Media docena de amigas le regalaron a Ángela por su cumpleaños un libro escrito por ellas mismas, una especie de homenaje polifónico en el que todas eran a la vez autoras y protagonistas. Todas son también periodistas, de modo que la prosa aguda se les supone como el valor a los legionarios. Esperaba mucho de sus relatos, pero el resultado final superó mis expectativas: no tienen nada que envidiarle a la mayoría de las antologías de nuevos narradores que circulan por ahí.
¿Qué diferencia hay entre la gente que escribe bien y un buen escritor? He vuelto a hacerme esa pregunta cuando, en el transcurso de las dos últimas semanas, se han acumulado en mi mesa varios libros de autores que relaciono más con otras disciplinas que con la literatura. Sin salir de Sevilla, me encuentro con Esplendor en el melonar, poemario de Eduardo Bonachera -Tachera-, carismático líder del grupo de rock Los Sentíos; con Las correspondencias, interesantísimo proyecto de ese inquieto y visionario artista que es Pedro G. Romero; y con Little memories, los cuadernos secretos del pintor Luis Gordillo, primera entrega del sello editorial que ha impulsado la prestigiosa galería Rafael Ortiz.
Permítanme detenerme en este último título para tratar de responder a la pregunta de arriba. Alguna vez he dicho que cualquier persona con un nivel cultural medio puede pergeñar un texto aceptable; lo que define al escritor es la constancia -no basta con que suene la flauta- y sobre todo la capacidad para discernir entre lo que vale la pena y lo que, de entre sus escritos, peca de banal, de sensiblero, de torpe o intrascendente. Es decir, no se trata tanto de saber crear, como de saber tirar. No sé por qué, creo que los grandes maestros escriben más con la papelera que con la pluma.
Luis Gordillo, pintor de indiscutible significación, se presentó ante la prensa como "un analfabeto poético". Llegó incluso a despreciar a Cernuda, tildándolo de cursi: unas declaraciones que han ofendido mucho a algunos cernudianos, pero que yo entiendo como una maniobra de distracción, una boutade. Es evidente que estaba ensayando una peculiar captatio benevolentiae, sugiriendo que lo leyéramos como pintor que escribe, y no con la vara de medir poemas al uso. Legítima reclamación que no evita llegar a una conclusión: Gordillo ha escrito cosas brillantes y cosas insignificantes; a un aforismo feliz le sigue una ocurrencia más pobre, y todo se mezcla en una elegante y despreocupada promiscuidad.

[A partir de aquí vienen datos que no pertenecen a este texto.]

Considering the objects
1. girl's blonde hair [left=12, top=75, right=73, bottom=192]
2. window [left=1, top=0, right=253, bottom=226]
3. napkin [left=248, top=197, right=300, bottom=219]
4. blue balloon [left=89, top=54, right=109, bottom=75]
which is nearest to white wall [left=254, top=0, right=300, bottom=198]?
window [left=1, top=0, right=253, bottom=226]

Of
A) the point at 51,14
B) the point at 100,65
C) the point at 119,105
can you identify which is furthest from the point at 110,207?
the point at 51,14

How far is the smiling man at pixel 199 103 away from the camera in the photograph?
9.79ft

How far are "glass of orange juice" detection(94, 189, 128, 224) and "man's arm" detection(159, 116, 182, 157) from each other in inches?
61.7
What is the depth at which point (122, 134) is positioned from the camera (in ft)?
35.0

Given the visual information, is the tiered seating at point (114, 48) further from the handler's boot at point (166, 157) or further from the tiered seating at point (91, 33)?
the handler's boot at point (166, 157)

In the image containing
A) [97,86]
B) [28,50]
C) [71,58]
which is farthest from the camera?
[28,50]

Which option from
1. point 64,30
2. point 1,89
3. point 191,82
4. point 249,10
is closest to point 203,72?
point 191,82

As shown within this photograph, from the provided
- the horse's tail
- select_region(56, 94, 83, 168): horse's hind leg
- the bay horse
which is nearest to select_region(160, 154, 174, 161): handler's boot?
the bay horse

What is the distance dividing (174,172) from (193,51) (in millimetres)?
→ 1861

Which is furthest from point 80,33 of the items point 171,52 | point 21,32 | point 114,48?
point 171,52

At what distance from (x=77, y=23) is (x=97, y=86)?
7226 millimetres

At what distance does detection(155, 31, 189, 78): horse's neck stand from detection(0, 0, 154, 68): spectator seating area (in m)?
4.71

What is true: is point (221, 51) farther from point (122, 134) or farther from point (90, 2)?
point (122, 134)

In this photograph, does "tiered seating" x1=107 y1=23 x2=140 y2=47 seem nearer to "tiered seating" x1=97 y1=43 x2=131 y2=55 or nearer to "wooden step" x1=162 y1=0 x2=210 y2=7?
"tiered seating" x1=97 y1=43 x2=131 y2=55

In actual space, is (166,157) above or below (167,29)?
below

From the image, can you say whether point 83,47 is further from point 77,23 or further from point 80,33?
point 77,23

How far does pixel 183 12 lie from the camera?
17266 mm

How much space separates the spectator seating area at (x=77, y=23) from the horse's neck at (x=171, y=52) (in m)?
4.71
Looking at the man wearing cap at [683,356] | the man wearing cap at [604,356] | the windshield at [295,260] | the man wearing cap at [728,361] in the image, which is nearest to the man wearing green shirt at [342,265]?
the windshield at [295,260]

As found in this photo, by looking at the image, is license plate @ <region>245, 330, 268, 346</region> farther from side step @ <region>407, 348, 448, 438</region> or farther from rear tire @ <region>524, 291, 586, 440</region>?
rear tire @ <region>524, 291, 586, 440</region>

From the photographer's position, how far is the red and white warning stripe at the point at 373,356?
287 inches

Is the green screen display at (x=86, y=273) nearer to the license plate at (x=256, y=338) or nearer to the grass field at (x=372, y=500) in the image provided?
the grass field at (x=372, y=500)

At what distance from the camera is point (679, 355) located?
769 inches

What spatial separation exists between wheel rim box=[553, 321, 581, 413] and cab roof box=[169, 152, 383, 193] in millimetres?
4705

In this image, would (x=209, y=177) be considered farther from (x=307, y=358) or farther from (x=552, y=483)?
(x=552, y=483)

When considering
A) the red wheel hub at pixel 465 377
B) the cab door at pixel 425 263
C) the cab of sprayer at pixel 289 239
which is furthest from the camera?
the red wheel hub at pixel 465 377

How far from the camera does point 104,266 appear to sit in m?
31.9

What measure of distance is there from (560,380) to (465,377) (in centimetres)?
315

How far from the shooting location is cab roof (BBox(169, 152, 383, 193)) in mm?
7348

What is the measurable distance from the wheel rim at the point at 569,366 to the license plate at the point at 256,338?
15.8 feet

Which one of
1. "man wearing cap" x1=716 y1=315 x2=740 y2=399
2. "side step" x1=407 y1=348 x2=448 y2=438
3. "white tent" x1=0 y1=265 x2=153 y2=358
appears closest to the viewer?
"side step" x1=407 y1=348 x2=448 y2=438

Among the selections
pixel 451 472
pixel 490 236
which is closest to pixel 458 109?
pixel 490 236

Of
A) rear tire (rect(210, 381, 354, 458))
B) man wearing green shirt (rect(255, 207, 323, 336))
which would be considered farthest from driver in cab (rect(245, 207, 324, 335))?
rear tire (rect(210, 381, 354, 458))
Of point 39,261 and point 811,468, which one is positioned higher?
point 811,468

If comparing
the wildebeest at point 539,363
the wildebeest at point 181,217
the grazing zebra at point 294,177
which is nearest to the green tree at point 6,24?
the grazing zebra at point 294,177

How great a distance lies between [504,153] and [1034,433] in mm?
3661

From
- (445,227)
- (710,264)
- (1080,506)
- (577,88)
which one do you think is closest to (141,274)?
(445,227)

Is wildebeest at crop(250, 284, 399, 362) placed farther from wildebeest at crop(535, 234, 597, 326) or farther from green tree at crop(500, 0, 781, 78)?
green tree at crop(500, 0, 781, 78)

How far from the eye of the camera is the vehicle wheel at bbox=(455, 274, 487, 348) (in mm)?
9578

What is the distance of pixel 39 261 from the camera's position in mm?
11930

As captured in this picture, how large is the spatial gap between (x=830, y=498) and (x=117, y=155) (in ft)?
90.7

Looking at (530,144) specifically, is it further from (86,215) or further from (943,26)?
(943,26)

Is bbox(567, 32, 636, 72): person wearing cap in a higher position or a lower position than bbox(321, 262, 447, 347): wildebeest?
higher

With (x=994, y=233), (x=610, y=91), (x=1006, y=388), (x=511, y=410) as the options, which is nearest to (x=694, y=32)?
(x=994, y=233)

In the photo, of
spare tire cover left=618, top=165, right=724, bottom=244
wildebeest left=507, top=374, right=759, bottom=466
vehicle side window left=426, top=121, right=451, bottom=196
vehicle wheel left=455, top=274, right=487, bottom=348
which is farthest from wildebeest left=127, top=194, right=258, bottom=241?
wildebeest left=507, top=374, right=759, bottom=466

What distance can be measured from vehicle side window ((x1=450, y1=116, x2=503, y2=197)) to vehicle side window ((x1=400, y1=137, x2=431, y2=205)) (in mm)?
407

Estas carencias de la edición están justificadas, no obstante, por un hecho: Luis Gordillo no es un mindundi, sino un artista plástico de primera línea. Y hasta sus escritos más flojos complementan y enriquecen, de un modo u otro, una obra que merece la admiración de muchos. Hasta como simple curiosidad tiene su valor. Claro que no todos somos Luis Gordillo: por si acaso, mejor tener siempre a mano el rotulador rojo, la voraz papelera, o mejor aún, la chimenea redentora, para arrojar en ella todo eso que se interpone obstinadamente entre nosotros y la buena literatura.